*** Begin section ***

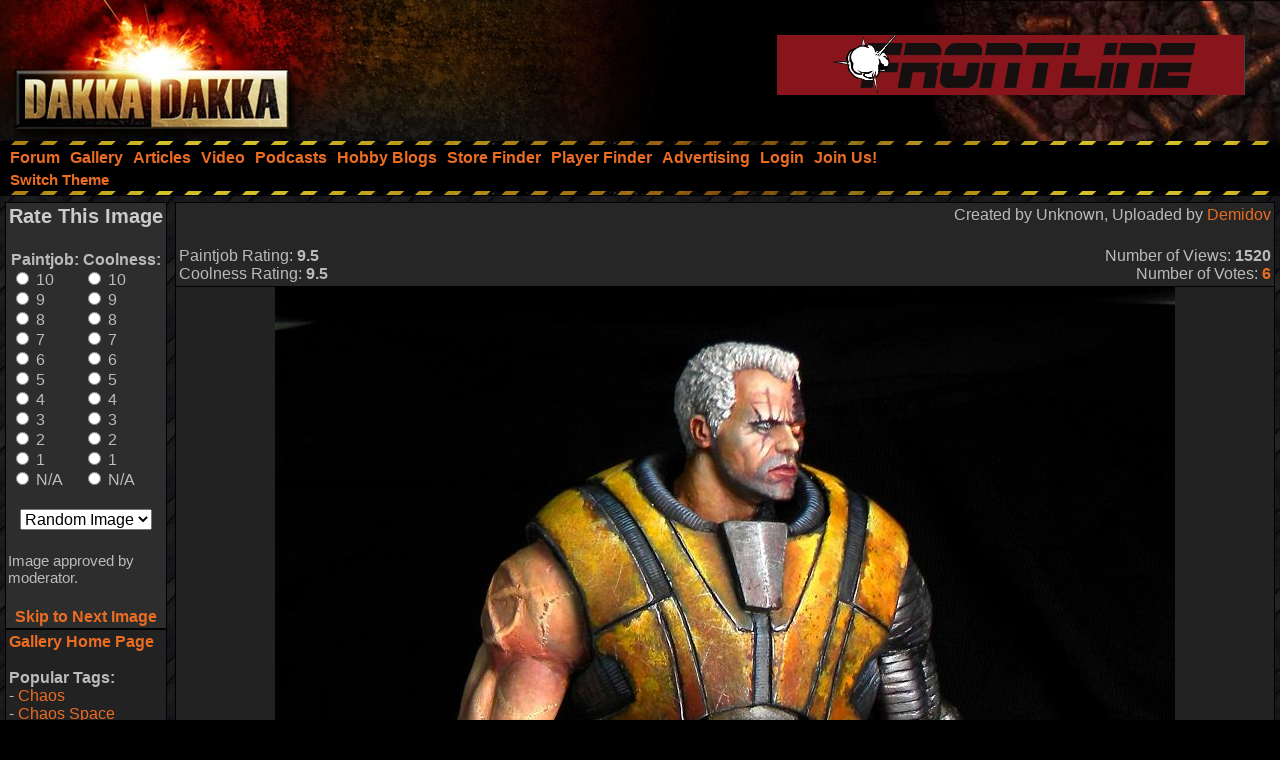

--- FILE ---
content_type: text/html; charset=utf-8
request_url: https://www.google.com/recaptcha/api2/aframe
body_size: 269
content:
<!DOCTYPE HTML><html><head><meta http-equiv="content-type" content="text/html; charset=UTF-8"></head><body><script nonce="-OfXZHlVVbxW2BQ0yD7fQQ">/** Anti-fraud and anti-abuse applications only. See google.com/recaptcha */ try{var clients={'sodar':'https://pagead2.googlesyndication.com/pagead/sodar?'};window.addEventListener("message",function(a){try{if(a.source===window.parent){var b=JSON.parse(a.data);var c=clients[b['id']];if(c){var d=document.createElement('img');d.src=c+b['params']+'&rc='+(localStorage.getItem("rc::a")?sessionStorage.getItem("rc::b"):"");window.document.body.appendChild(d);sessionStorage.setItem("rc::e",parseInt(sessionStorage.getItem("rc::e")||0)+1);localStorage.setItem("rc::h",'1768908222572');}}}catch(b){}});window.parent.postMessage("_grecaptcha_ready", "*");}catch(b){}</script></body></html>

*** End section ***

Copy the listing exactly. Leave the pictures out.

- [Answer to this exercise]
--- FILE ---
content_type: text/html; charset=utf-8
request_url: https://www.google.com/recaptcha/api2/aframe
body_size: 269
content:
<!DOCTYPE HTML><html><head><meta http-equiv="content-type" content="text/html; charset=UTF-8"></head><body><script nonce="-OfXZHlVVbxW2BQ0yD7fQQ">/** Anti-fraud and anti-abuse applications only. See google.com/recaptcha */ try{var clients={'sodar':'https://pagead2.googlesyndication.com/pagead/sodar?'};window.addEventListener("message",function(a){try{if(a.source===window.parent){var b=JSON.parse(a.data);var c=clients[b['id']];if(c){var d=document.createElement('img');d.src=c+b['params']+'&rc='+(localStorage.getItem("rc::a")?sessionStorage.getItem("rc::b"):"");window.document.body.appendChild(d);sessionStorage.setItem("rc::e",parseInt(sessionStorage.getItem("rc::e")||0)+1);localStorage.setItem("rc::h",'1768908222572');}}}catch(b){}});window.parent.postMessage("_grecaptcha_ready", "*");}catch(b){}</script></body></html>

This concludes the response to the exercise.